## Reading passage
-- begin --
Macroeconomic stability helped the HPAEs achieve high rates of savings and investment from the fostering of more open economies and growth.  This included money and credit growth limits, budget and fiscal discipline, and low inflation (Hutchison, 2001). 

Particular concerns were the limit to external debt and managing exchange rate to reduce vulnerability and facilitate export boom.  Before 1997 Asian financial crisis, Indonesia, South Korea, Malaysia and Thailand all had large government guaranteed external debt; while Hong Kong, Singapore and Taiwan did not (Hutchison, 2001).  Unlike the other East Asia Countries, Hong Kong operates a fixed exchange rate system linked to the US Dollars.  With its strong foreign exchange reserves (Figure 2), speculators would find it very difficult to break the peg (Woodall, 1998).  Hence, Hong Kong was able to avoid currency depreciation, while the other HPAEs have depreciated their currency significantly during the crisis. 

Export dynamism was manifested in the HPAEs・ relatively low barriers to trade, business-friendly environment, and general political stability (Millmow, 2002) to lure foreign direct investment (FDI).  In reality, there was tremendous contrast in the FDI policies.  South Korea was xenophobic (FDI was 2 percent of its gross domestic capital formation); Singapore was more open (about 25 percent); while Hong Kong was ultra open to foreign capital inflows (Bhaskaran, 2002; Jomo, 2001).  However, there were clear cases of government-led export promotion in most countries such as South Korea and Taiwan, the government support of industry through credit, information sharing, creating contests, etc (Hutchison, 2001).
-- end --
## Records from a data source
-- begin --
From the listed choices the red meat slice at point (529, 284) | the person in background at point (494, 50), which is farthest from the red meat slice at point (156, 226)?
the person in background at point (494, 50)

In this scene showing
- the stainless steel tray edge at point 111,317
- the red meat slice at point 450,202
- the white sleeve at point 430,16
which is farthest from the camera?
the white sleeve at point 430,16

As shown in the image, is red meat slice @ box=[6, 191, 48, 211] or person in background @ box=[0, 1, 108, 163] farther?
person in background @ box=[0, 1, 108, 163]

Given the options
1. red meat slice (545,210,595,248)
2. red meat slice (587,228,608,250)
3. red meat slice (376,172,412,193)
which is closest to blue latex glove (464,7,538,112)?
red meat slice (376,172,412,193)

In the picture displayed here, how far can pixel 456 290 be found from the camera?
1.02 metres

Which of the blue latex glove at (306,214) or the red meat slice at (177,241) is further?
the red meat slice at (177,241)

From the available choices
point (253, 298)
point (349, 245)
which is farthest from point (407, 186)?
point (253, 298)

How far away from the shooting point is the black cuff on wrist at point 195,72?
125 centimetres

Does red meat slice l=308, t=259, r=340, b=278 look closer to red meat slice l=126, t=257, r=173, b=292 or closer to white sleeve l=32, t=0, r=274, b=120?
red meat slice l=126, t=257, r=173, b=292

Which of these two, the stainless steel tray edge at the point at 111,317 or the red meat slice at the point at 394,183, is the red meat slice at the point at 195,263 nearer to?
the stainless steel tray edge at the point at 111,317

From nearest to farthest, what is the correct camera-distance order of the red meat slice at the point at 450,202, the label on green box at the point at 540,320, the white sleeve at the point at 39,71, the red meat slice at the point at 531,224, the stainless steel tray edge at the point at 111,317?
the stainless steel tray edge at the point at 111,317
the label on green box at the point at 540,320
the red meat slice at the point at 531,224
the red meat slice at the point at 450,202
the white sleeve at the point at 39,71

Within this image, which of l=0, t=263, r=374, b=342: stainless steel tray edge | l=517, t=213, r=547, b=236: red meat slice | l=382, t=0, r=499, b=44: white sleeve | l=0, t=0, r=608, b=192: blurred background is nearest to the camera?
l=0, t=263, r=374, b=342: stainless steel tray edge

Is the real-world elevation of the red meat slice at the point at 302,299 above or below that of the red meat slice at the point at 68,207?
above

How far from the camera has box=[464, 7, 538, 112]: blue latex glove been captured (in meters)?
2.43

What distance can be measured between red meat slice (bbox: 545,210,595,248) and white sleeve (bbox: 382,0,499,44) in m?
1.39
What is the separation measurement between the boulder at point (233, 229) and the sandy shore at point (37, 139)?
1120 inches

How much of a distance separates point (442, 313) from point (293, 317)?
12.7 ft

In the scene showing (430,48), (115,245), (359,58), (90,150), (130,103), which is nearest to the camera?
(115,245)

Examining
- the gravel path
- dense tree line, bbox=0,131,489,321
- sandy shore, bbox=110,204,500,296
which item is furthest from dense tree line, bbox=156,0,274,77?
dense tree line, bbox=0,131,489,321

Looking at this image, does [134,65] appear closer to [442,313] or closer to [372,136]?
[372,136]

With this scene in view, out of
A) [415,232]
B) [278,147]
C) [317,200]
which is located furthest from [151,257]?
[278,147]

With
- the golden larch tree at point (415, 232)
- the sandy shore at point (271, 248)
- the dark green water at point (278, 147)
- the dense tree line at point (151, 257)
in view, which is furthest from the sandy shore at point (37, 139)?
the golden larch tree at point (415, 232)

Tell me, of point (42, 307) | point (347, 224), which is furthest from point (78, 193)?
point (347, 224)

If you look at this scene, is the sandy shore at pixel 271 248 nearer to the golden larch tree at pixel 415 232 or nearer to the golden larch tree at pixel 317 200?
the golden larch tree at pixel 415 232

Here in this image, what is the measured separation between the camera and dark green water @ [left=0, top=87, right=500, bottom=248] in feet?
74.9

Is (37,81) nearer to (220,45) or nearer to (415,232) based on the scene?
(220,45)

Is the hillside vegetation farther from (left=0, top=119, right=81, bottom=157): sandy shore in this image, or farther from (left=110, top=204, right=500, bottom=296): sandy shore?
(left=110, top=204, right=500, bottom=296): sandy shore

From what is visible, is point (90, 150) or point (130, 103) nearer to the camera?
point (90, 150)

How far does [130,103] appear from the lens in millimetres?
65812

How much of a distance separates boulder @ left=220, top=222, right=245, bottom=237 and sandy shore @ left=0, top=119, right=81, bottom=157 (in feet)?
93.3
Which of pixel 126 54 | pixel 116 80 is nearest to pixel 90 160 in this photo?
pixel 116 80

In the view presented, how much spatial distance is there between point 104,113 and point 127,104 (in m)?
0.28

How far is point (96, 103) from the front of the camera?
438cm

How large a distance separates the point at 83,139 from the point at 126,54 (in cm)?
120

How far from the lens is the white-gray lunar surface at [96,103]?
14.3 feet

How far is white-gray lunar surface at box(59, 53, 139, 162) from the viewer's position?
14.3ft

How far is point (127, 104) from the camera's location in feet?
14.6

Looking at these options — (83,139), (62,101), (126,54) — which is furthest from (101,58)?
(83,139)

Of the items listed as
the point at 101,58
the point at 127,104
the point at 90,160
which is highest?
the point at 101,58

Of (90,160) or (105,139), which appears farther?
-- end --
## Tasks to perform
A: Answer each question from the passage on East Asian economies.
(i) Which economy runs a fixed exchange rate system linked to the US dollar?
(ii) What share of South Korea's gross domestic capital formation did FDI make up?
(iii) Which four countries had large government guaranteed external debt before the 1997 Asian financial crisis?
B: Set down the part of the passage on East Asian economies starting with "Particular concerns were" and going on through "during the crisis.".
C: Carry the passage on East Asian economies further from where it stops.
The rows are not needed for any of this work.

## Results of the exercise
A:
(i) Hong Kong
(ii) 2 percent
(iii) Indonesia, South Korea, Malaysia and Thailand

B:
Particular concerns were the limit to external debt and managing exchange rate to reduce vulnerability and facilitate export boom.  Before 1997 Asian financial crisis, Indonesia, South Korea, Malaysia and Thailand all had large government guaranteed external debt; while Hong Kong, Singapore and Taiwan did not (Hutchison, 2001).  Unlike the other East Asia Countries, Hong Kong operates a fixed exchange rate system linked to the US Dollars.  With its strong foreign exchange reserves (Figure 2), speculators would find it very difficult to break the peg (Woodall, 1998).  Hence, Hong Kong was able to avoid currency depreciation, while the other HPAEs have depreciated their currency significantly during the crisis.

C:
2.2  Institutional basis for growth

The HPAEs managed productive government-private sector cooperation to facilitate growth.  For example, there were relatively few distortions to the price mechanism and export-friendly policy regimes, etc.  In addition, there were flexible policies promoting economic stability through egalitarian approach to distributing growth.  South Korea and Taiwan used land reform to help the poor; Hong Kong and Singapore used public housing; Malaysia used affirmative action; and Indonesia used subsidies (Millmow, 2002).  There were also clear advantages of an honest, competent, efficient Civil Service in Hong Kong, as well as Japan and South Korea to support the growth (Hutchison, 2001).

In terms of domestic competition policy, Hong Kong had some cartels, otherwise free and was vibrant as the early globalizers (Bhaskaran, 2002).  Taiwan was generally free.  Singapore was multinational or global corporation dominated.  South Korea was small-medium enterprises and consumers squeezed.

2.3  Human and physical capital accumulation

The steady physical and social infrastructure such as human and physical capital accumulation improved the general standards of education, training and employment.  Jomo (2001) argued that in reality, except Hong Kong, most physical infrastructure in other HPAEs  has been provided by governments until fairly recently.

In order to assert a well-educated and skilled labor force, governments spent heavily on public education.  Woodall (1998) argued that this was true of Hong Kong, Singapore, South Korea and Taiwan, but less true else where in the region.  According to Woodall (1998), Indonesia, Malaysia and Thailand have suffered serious shortage of skilled labor in recent years.  Hence, in the long term, skill shortages will make it hard for these countries to climb up the technological ladder to make more advanced goods, and hence reducing their competitive advantages.

Physical capital accumulation was made by policies that encouraged savings.  According to Jomo (2001), much of the East Asian countries・ large savings was actually comprised of corporate or firm savings, rather than just household savings.  Household savings were high in Malaysia and Singapore only.  It is because Malaysia and Singapore used mandatory or forced savings schemes.  Nevertheless, the large contribution of high corporate savings implied that firms had often been able to enjoy every high profit rates due to government interventions, subsidies, tax breaks and other incentives for particular types of investments favored by the governments (Jomo, 2001).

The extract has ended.